In the simple output option peptides are listed without indentation, coloring, extraneous comments or formatting. Simple output is available in 2 formats, "old" and "new".
"Classic" simple format. If an alignment has been submitted then blocks of peptides are delineated by a blank line. There is a good probability that any block of peptides in the alignment may contain duplicate peptides. The user can choose to eliminate duplicate peptides or flag them with a "!" character as shown in the example below. An alignment submission may contain gaps. Gaps may be saved or eliminated. The number to the left of the peptide is the sequence number within a block of peptides.
Duplicates flagged Duplicates removed Gaps preserved Gaps eliminated 1 MENRWSVMIVWQ-VDR 1-1-1 1 MENRWSVMIVWQVDR 1-1-1 2 MENRWSVMIVWQQVDR 1-2-1 2 MENRWSVMIVWQQVDR 1-2-1 3 MENRWSVMIVWQRVDR 1-3-1 3 MENRWSVMIVWQRVDR 1-3-1 4 MENRWSVMIVWQ-VDR 1-1-2! 1 SVMIVWQQVDRMRIR 2-1-1 1 SVMIVWQQVDRMRIR 2-1-1 2 SVMIVWQDRMRIR 2-2-1 2 SVMIVWQ-VDRMRIR 2-2-1 4 SVMIVWQVDRMRGR 2-3-1 3 SVMIVWQ-VDRMRIR 2-2-2! 4 SVMIVWQ-VDRMRGR 2-3-1
Each peptide is assigned a peptide ID, written to the right of the peptide, which consists of three numbers separated by dashes. In an alignment the first number is the peptide block number, the second number is the peptide "type", the third number is the occurrence order in the block, and the "!" is a handy visual tag for duplicate. The combination of the three numbers uniquely identifies each peptide in the entire set generated. Here is a simple alignment of "3-mers" to help you understand the ID number.
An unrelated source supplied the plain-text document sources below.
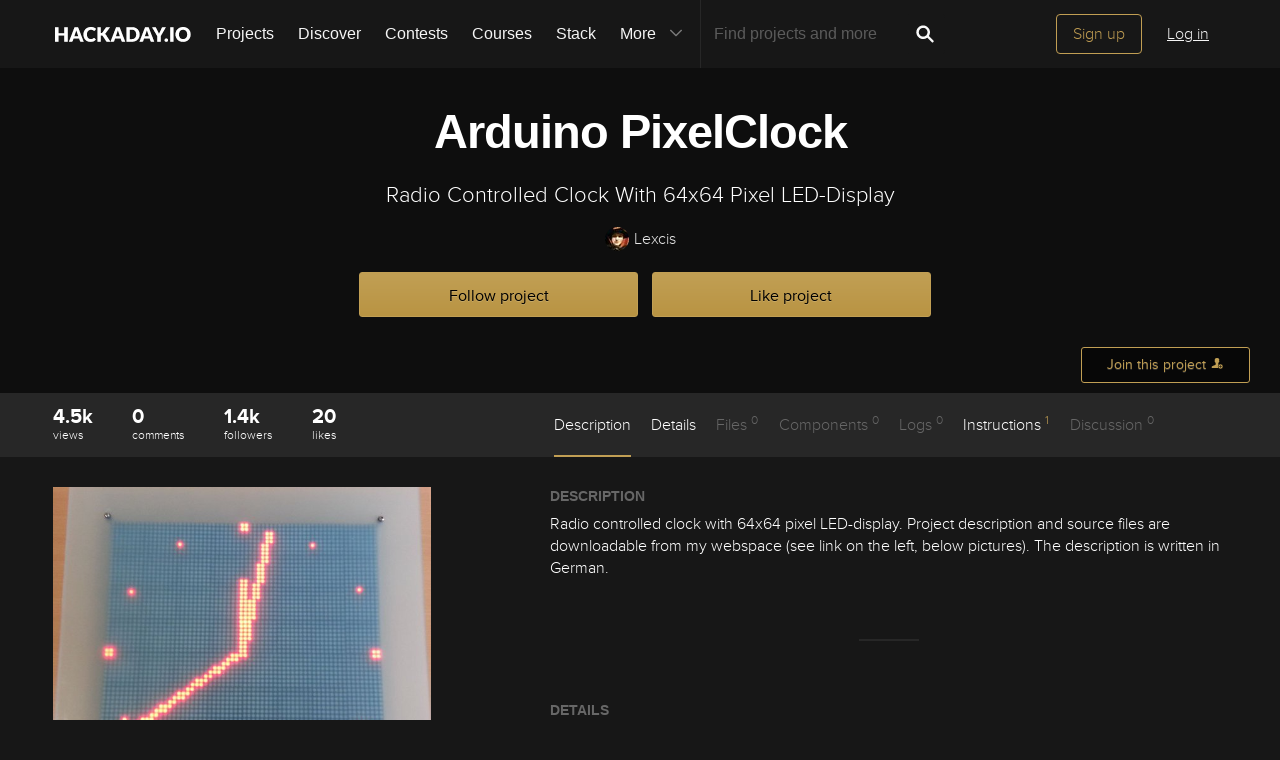

--- FILE ---
content_type: image/svg+xml; charset=utf-8
request_url: https://hackaday.io/captcha.jpg
body_size: 2474
content:
<svg xmlns="http://www.w3.org/2000/svg" width="110" height="40" viewBox="0,0,110,40"><rect width="100%" height="100%" fill="rgb(23,23,23)"/><path d="M20 28 C42 5,46 26,97 23" stroke="#51dd41" fill="none"/><path d="M13 14 C49 12,56 36,89 16" stroke="#5de7b0" fill="none"/><path d="M3 24 C46 2,69 27,102 4" stroke="#5ee8a9" fill="none"/><path fill="rgb(193,159,84)" d="M9.02 29.84L8.96 26.54L10.64 26.59L10.49 10.18L8.91 10.23L9.01 7.09L15.42 7.00L15.41 10.23L13.85 10.30L13.81 26.51L16.98 26.43L17.02 23.21L18.67 23.24L18.65 19.97L20.23 19.92L20.22 29.67L8.93 29.75"/><path fill="rgb(193,159,84)" d="M30.94 10.33L29.13 10.15L29.17 26.44L30.92 26.56L30.90 23.29L32.55 23.32L32.53 13.55L30.93 13.57L30.84 10.23ZM24.29 29.69L24.43 26.57L26.04 26.56L26.06 10.33L24.43 10.32L24.30 6.94L32.42 6.94L32.55 10.31L34.06 10.21L34.06 13.45L35.67 13.44L35.64 23.16L34.02 23.16L34.09 26.48L32.56 26.58L32.40 29.67L24.27 29.66"/><path fill="rgb(193,159,84)" d="M39.69 29.66L39.84 26.55L41.50 26.59L41.45 10.29L39.72 10.18L39.71 6.93L44.59 6.93L44.69 20.03L46.25 19.96L46.23 16.70L47.90 16.74L47.87 13.46L51.08 13.42L51.18 16.77L49.45 16.66L49.57 20.03L47.92 20.01L48.01 23.35L49.59 23.30L49.51 26.47L51.08 26.42L51.09 29.68L47.92 29.76L47.96 26.55L46.39 26.60L46.29 23.25L44.65 23.23L44.66 29.75L39.83 29.79"/><path fill="rgb(193,159,84)" d="M60.16 13.58L56.79 13.45L56.85 10.26L58.44 10.23L58.48 7.01L65.02 7.05L65.03 10.31L66.62 10.28L66.59 16.75L64.94 16.72L64.95 19.99L61.70 19.99L61.66 23.20L60.15 23.31L60.04 26.45L63.35 26.51L63.32 23.23L66.68 23.34L66.51 29.67L56.81 29.72L56.85 23.26L58.39 23.17L58.40 19.94L60.04 19.95L60.15 16.81L63.41 16.82L63.41 10.32L60.08 10.24L60.14 13.55"/><path fill="rgb(193,159,84)" d="M70.72 23.32L70.69 13.55L72.32 13.55L72.26 10.25L73.98 10.34L73.90 7.01L80.44 7.05L80.39 10.25L81.93 10.16L82.01 13.49L78.77 13.51L78.84 10.33L75.51 10.24L75.62 13.60L73.87 13.47L73.98 23.34L75.58 23.31L75.62 26.60L78.67 26.40L78.71 19.94L77.12 19.97L77.13 16.74L82.00 16.74L81.96 29.70L73.88 29.74L73.84 26.45L72.37 26.60L72.35 23.33L70.60 23.20"/><path fill="rgb(193,159,84)" d="M92.49 19.92L91.02 20.08L91.03 26.59L94.23 26.53L94.21 16.76L92.48 16.65L92.67 20.10ZM86.06 10.24L86.03 6.96L91.01 7.06L91.04 16.84L92.60 16.78L92.50 13.43L95.75 13.43L95.77 16.70L97.42 16.73L97.47 26.53L95.81 26.49L95.73 29.66L89.34 29.76L89.37 26.55L87.63 26.43L87.74 10.30L86.08 10.26"/></svg>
1 ABC 1-1-1 2 XYZ 1-2-1 2 means this is the 2nd peptide type in the block 3 ABC 1-1-2 ! 2 means this is the 2nd occurrence of peptide type 1 in the block 4 XYZ 1-2-2 ! 5 CCC 1-3-1 3 means this is the 3rd peptide type in the block 6 ABC 1-1-3 ! 7 XYZ 1-2-3 !
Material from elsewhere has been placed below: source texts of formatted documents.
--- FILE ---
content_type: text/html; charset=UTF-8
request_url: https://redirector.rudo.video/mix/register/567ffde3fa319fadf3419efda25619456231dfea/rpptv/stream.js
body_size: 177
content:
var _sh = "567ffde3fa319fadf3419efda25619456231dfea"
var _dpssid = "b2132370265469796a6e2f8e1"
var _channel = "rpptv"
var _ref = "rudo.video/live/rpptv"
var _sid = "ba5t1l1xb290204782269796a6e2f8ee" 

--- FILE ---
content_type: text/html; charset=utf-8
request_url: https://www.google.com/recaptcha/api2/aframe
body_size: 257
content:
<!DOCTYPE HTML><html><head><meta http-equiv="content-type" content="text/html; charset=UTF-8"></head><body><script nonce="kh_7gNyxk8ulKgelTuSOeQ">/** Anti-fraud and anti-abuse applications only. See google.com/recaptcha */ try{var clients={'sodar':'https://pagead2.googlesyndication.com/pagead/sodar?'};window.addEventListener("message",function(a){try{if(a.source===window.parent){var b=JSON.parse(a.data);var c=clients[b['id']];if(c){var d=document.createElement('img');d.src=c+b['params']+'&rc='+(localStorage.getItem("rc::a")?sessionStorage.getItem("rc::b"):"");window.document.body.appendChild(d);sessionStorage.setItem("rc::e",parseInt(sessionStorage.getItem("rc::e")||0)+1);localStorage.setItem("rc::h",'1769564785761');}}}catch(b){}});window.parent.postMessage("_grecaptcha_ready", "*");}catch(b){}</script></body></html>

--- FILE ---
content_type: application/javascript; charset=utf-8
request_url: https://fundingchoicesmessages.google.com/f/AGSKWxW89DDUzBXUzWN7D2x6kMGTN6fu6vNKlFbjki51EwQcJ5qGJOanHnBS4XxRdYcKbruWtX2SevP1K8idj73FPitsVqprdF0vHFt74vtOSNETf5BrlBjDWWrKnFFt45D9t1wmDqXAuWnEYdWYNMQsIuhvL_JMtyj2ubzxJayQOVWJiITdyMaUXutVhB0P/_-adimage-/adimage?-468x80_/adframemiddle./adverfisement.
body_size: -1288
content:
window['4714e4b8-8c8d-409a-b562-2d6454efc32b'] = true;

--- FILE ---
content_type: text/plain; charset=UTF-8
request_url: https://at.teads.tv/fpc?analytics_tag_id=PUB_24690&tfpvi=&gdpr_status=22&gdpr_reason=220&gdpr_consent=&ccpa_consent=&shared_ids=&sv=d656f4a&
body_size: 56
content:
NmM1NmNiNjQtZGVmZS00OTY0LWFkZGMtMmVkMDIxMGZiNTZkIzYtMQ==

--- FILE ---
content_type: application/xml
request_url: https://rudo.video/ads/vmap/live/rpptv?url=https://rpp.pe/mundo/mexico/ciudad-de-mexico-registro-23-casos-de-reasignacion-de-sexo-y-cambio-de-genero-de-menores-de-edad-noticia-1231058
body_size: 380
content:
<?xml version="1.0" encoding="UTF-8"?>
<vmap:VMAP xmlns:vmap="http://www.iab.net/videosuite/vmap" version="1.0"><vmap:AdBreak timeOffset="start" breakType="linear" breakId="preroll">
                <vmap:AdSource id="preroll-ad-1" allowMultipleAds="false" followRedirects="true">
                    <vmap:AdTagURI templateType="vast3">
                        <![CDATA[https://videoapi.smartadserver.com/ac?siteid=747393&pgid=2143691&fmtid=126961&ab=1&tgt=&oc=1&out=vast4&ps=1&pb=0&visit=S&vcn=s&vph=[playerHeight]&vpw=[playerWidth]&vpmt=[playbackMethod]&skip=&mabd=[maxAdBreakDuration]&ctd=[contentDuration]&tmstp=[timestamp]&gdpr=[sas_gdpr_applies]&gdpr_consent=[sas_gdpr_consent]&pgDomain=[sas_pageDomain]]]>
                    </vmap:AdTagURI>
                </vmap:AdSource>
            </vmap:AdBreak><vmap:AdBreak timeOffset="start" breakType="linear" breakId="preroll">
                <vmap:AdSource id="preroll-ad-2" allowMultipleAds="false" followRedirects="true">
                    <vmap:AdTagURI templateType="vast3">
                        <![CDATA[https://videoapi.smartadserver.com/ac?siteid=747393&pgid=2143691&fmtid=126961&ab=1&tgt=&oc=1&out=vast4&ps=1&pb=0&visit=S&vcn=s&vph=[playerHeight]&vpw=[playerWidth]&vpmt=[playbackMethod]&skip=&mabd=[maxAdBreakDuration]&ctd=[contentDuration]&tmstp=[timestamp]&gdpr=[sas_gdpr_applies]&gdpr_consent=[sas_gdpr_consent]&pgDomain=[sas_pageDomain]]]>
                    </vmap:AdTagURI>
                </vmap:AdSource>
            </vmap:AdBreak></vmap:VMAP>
If the submission is a single protein sequence, not an alignment, the peptides are simply numbered serially.
"New" simple format. An alignment is submitted. The results look like:
1 NAKSIIVQLNETVEI 1_1&4.2 2 NAKGIIVQLSETVEI 1_2.1 3 NAKVIIVQLNESVEI 1_3&13&15.3 4 NAKIIIVQLNESVEI 1_5&6&8&9&10&11&12&14&18&20.10 5 NESVEI 1_7&16&17&19.4 ? 6 IIVQLNETVEIDCTR 2_1.1 7 IIVQLSETVEIDCTR 2_2.1 8 IIVQLNESVEINCTR 2_3&5&6&8&9&10&11&12&13&14&15&18&20.13 9 IIVQLNETVEINCTR 2_4.1 10 NESVEINCTR 2_7&16&17&19.4 ? 11 LNETVEIDCTRPNNNTR 3_1.1
In the first peptide
1 NAKSIIVQLNETVEI 1_1&4.2
"1" is a serial number that means it is the first unique peptide sequence,
is its sequence
means that it is in the first block of overlapping peptides.
means that this exact 15 mer was found in sequences 1 & 4 of your alignment. A key that relates sequence name to alignment position is printed at the top of your output.
means that two sequences matched this epitope (sequences 1 and 4).